Making Decisions Under Pressure
But the termination of SMS services by Twilio proved very damaging to Parler. Parler used Twilio as part of the registration process, to verify that the user had provided a valid phone number - deterring people from creating fake and spam accounts. When Twilio terminated SMS services for Parler, Parler decided to disable that check, so that new users could continue to register.
This appears to have been a conscious choice - they could instead have decided to block all new user registrations until they could find an alternative SMS provider, or implement a different anti-spam mechanism. Parler probably decided it was more important to "protect service" by keeping the doors open.

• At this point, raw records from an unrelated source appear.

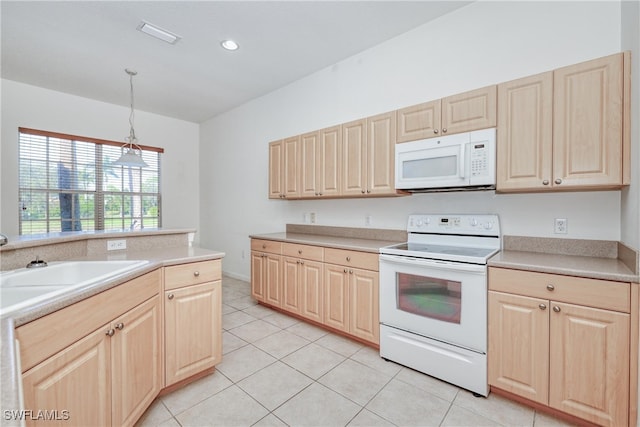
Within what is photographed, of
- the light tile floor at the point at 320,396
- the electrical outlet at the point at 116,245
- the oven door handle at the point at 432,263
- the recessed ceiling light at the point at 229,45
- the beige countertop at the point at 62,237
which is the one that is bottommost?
the light tile floor at the point at 320,396

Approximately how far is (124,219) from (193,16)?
369 cm

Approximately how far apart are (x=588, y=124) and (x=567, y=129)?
96 millimetres

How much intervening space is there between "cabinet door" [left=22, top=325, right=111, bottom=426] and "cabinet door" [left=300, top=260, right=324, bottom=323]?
1.76m

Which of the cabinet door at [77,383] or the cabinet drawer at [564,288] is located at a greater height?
the cabinet drawer at [564,288]

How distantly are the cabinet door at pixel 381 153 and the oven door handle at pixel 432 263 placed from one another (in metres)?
0.64

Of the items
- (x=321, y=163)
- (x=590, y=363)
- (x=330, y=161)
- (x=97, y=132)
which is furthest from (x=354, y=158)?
(x=97, y=132)

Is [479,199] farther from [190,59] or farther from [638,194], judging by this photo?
[190,59]

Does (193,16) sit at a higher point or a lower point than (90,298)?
higher

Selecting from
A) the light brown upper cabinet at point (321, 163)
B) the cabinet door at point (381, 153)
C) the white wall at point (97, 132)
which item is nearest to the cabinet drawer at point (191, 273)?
the light brown upper cabinet at point (321, 163)

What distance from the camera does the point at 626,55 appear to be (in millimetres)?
1574

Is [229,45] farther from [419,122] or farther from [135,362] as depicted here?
[135,362]

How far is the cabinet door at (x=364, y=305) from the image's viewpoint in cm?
236

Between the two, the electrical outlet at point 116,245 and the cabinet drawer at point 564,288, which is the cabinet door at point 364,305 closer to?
A: the cabinet drawer at point 564,288

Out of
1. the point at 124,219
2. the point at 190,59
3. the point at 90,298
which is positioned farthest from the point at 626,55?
the point at 124,219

Unfortunately, once it became known that Parler was no longer validating phone numbers on registration, people were able to create as many fake accounts as they wished. Automated scripts were created allowing millions of fake accounts to be created - at which point Parler did what they should have done in the first place, and blocked new user registrations.
This reinforces how important it is to have properly documented and understood plans for what happens in the event of an incident - rather than leaving those decisions to be made under pressure, in the heat of the moment.

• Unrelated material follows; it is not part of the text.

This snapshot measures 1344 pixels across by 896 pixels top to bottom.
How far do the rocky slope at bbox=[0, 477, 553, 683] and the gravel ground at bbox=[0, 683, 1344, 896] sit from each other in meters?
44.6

Parler's registration screens did in fact have another level of protection against fake accounts being created -- the user was required to solve a "CAPTCHA" puzzle - a Completely Automated Public Turing-test to tell Computers and Humans Apart. Parler used an older style of CAPTCHA which asks the user to re-type letters and numbers displayed in a slightly distorted image.

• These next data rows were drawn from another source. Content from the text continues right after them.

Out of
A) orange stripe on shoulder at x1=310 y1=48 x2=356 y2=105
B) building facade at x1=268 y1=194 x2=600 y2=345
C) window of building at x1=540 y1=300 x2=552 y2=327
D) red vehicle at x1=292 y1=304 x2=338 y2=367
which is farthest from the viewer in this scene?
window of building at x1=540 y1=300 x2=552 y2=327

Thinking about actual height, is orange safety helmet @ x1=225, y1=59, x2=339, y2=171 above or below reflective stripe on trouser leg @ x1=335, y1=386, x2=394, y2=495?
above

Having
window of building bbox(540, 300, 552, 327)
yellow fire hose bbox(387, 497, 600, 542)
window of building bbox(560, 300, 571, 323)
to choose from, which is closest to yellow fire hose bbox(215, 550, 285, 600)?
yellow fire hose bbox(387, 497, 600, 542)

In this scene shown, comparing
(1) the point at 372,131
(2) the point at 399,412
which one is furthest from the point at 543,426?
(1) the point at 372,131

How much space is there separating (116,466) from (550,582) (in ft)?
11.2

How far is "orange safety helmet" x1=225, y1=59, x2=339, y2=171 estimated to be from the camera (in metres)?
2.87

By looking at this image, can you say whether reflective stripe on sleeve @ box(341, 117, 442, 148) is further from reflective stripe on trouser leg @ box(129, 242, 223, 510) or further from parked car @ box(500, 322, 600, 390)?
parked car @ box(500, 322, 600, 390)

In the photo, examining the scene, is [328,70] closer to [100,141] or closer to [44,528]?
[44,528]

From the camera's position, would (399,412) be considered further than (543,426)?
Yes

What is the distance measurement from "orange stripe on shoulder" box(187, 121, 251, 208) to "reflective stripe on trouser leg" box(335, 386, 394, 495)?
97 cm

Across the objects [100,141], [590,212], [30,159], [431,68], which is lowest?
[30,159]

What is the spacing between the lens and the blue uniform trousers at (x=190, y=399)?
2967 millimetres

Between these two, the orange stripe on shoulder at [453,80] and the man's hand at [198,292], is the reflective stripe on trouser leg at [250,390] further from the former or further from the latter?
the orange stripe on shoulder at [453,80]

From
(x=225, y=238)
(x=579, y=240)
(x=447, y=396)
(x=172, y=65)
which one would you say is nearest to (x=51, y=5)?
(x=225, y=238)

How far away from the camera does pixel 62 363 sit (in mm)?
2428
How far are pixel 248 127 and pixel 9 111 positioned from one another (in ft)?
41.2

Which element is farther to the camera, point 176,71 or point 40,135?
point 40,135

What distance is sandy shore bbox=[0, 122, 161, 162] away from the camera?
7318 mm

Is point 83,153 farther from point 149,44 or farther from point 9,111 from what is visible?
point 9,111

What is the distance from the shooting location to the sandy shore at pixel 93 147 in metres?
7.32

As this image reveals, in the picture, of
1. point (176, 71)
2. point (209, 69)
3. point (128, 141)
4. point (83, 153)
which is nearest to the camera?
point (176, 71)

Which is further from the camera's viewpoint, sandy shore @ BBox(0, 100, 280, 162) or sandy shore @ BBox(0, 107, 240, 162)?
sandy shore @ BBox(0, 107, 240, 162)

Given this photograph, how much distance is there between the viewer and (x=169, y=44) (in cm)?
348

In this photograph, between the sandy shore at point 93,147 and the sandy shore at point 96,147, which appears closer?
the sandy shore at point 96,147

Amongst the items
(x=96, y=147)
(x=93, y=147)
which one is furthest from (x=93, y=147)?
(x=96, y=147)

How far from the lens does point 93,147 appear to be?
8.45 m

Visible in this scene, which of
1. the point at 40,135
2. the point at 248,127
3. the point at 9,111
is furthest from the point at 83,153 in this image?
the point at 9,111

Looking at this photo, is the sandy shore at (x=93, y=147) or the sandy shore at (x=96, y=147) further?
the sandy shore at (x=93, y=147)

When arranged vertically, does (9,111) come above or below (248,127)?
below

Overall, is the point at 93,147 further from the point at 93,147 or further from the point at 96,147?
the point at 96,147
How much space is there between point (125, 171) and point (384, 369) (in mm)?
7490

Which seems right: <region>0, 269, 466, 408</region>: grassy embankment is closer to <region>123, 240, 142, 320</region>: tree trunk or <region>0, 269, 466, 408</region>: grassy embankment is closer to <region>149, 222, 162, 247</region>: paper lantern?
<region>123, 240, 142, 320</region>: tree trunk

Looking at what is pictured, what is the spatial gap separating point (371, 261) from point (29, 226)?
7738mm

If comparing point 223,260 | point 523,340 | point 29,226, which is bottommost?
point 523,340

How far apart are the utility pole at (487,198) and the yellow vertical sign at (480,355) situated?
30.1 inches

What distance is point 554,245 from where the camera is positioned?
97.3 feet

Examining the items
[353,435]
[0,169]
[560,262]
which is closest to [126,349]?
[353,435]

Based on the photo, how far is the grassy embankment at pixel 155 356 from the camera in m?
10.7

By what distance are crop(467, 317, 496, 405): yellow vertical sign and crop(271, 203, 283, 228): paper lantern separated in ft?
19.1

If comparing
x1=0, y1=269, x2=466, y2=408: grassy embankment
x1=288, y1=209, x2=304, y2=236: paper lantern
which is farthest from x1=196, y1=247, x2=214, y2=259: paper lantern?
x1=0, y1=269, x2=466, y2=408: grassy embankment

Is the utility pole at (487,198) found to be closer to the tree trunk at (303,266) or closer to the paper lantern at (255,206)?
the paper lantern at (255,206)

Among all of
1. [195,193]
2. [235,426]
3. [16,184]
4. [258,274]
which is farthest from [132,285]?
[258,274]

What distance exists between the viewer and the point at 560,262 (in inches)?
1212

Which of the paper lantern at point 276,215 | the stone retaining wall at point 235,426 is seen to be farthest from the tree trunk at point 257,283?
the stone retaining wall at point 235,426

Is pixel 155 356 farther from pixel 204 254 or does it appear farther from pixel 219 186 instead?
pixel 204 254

The aim of this test was to make it harder for attackers to use a script, or "bot" to create huge numbers of fake accounts. Unfortunately, this older style of CAPTCHA puzzle can be trivially solved by computers nowadays - the only way for Parler to stop the fake accounts from being created was to switch off registration completely.
Buy Vs Build
In several areas, Parler appears to have built its own solutions rather than adopting and re-using standard mechanisms. This aligns with what the Parler CEO claimed, about "bare metal" solutions, which minimise dependencies on Amazon and third-party services.
Organisations are frequently faced with these sorts of buy-vs-build decisions. Deciding to "build your own" can be the right answer -- particularly for key differentiating capabilities. But it comes with a cost -- not just the initial build cost, but the work required to keep that component updated as technology moves forward. This is particularly important for security-related components, where a single mistake can result in catastrophic failure. Buying an off-the shelf / third-party solution leverages the skills, time and expertise of a specialist provider, allowing the client to get on with delivering their products and services.
As with many high-impact security breaches, it was a combination of multiple individual mistakes which led to hackers being able to download all the user-submitted content from Parler. Even after Parler had shut down new user registration, hackers were able to use the fake accounts they had created to "scrape" posts, images and video submitted to the site. They were even able to access the "upload" copies of images and videos, complete with the metadata which records exactly where and when each picture was taken - enabling analysts to track where those users had been.
Through a combination of operational and architecture mistakes, the social media platform which had claimed to be "privacy-focussed" ended up being the source of a major leak of personal data.
Assessing Risks, Taking Action
Organisations should regularly assess their key systems and infrastructure with a clear focus on their real exposure to operational and reputational risks that might arise due to security or infrastructure failures. But it's not enough to simply identify risks - effective plans must be put in place as to how those risks will be dealt with should they be realised.